• [Task directions]: Turn the items below into a numbered list, beginning at the line that contains "Which one is farthest" and ending with the last line of the items. Drop the blank lines and leave out the pictures.

====== Given data ======

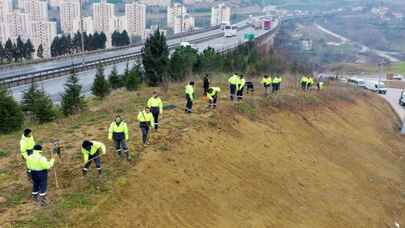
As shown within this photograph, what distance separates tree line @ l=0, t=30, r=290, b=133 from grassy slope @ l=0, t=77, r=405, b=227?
4.11 feet

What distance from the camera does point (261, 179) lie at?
16547mm

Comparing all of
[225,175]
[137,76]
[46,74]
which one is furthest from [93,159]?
[46,74]

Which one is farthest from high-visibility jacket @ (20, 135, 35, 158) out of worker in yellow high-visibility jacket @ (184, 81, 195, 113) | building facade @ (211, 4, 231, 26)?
building facade @ (211, 4, 231, 26)

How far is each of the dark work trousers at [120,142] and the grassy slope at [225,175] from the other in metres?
0.52

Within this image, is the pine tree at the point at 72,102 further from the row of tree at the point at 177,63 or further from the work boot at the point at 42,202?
the work boot at the point at 42,202

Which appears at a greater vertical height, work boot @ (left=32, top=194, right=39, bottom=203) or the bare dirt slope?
work boot @ (left=32, top=194, right=39, bottom=203)

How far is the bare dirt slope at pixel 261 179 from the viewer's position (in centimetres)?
1265

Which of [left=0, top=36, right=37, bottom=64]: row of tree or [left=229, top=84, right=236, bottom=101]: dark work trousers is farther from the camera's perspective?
[left=0, top=36, right=37, bottom=64]: row of tree

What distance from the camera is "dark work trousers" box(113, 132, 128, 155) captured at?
13543 mm

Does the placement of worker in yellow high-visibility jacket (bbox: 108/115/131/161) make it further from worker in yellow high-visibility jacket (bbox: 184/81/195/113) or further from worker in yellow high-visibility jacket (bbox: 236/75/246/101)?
worker in yellow high-visibility jacket (bbox: 236/75/246/101)

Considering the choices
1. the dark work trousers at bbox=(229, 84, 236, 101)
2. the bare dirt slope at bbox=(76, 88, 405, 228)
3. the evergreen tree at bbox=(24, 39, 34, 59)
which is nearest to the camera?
the bare dirt slope at bbox=(76, 88, 405, 228)

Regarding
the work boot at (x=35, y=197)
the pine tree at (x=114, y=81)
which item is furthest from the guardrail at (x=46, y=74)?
the work boot at (x=35, y=197)

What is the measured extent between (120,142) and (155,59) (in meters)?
16.7

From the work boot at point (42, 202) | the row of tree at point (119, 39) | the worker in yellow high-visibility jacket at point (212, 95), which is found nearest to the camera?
the work boot at point (42, 202)
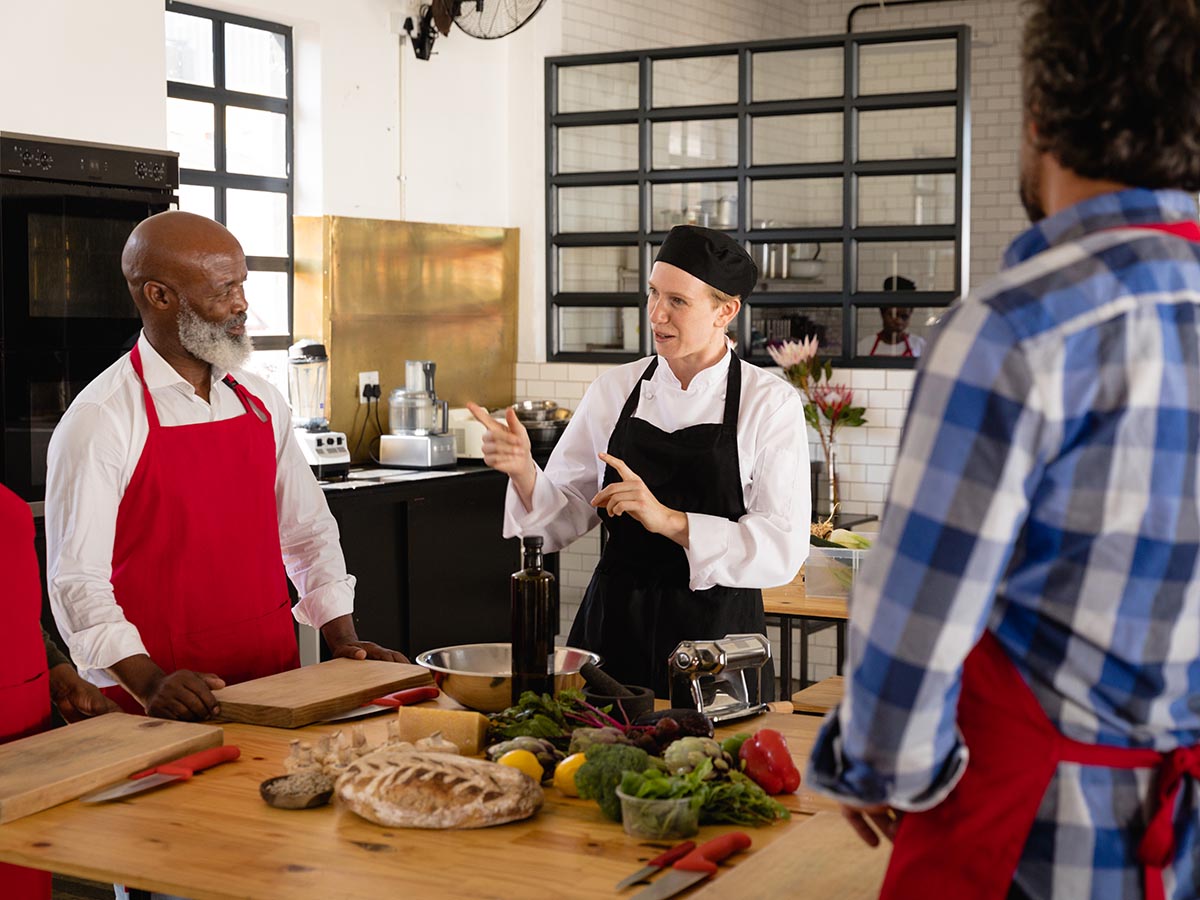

======

• [Result]:
1. Which one is farthest from high-visibility jacket @ (20, 135, 35, 158) out of worker in yellow high-visibility jacket @ (184, 81, 195, 113) | building facade @ (211, 4, 231, 26)?
2. building facade @ (211, 4, 231, 26)
3. How far is each of the dark work trousers at [120,142] and the grassy slope at [225,175] from the other in metres?
4. 0.52
5. Within this image, is the pine tree at the point at 72,102 further from the row of tree at the point at 177,63 or further from the work boot at the point at 42,202?
6. the work boot at the point at 42,202
7. Which appears at a greater vertical height, work boot @ (left=32, top=194, right=39, bottom=203) or the bare dirt slope?
8. work boot @ (left=32, top=194, right=39, bottom=203)
9. How far is the bare dirt slope at pixel 261 179 from the viewer's position (in centimetres)?
10. 1265
11. Which of [left=0, top=36, right=37, bottom=64]: row of tree or [left=229, top=84, right=236, bottom=101]: dark work trousers is farther from the camera's perspective?
12. [left=0, top=36, right=37, bottom=64]: row of tree
13. What distance from the camera is "dark work trousers" box(113, 132, 128, 155) captured at?
14. 13543 mm
15. Does the placement of worker in yellow high-visibility jacket (bbox: 108/115/131/161) make it further from worker in yellow high-visibility jacket (bbox: 184/81/195/113) or further from worker in yellow high-visibility jacket (bbox: 236/75/246/101)?
16. worker in yellow high-visibility jacket (bbox: 236/75/246/101)
17. Considering the choices
18. 1. the dark work trousers at bbox=(229, 84, 236, 101)
19. 2. the bare dirt slope at bbox=(76, 88, 405, 228)
20. 3. the evergreen tree at bbox=(24, 39, 34, 59)
21. which is nearest to the camera?
22. the bare dirt slope at bbox=(76, 88, 405, 228)
23. Regarding
24. the work boot at (x=35, y=197)
25. the pine tree at (x=114, y=81)
26. which item is furthest from the guardrail at (x=46, y=74)?
27. the work boot at (x=35, y=197)
28. What is the measured extent between (120,142) and (155,59) (in meters)?
29. 16.7
30. From the work boot at point (42, 202) | the row of tree at point (119, 39) | the worker in yellow high-visibility jacket at point (212, 95), which is found nearest to the camera?
31. the work boot at point (42, 202)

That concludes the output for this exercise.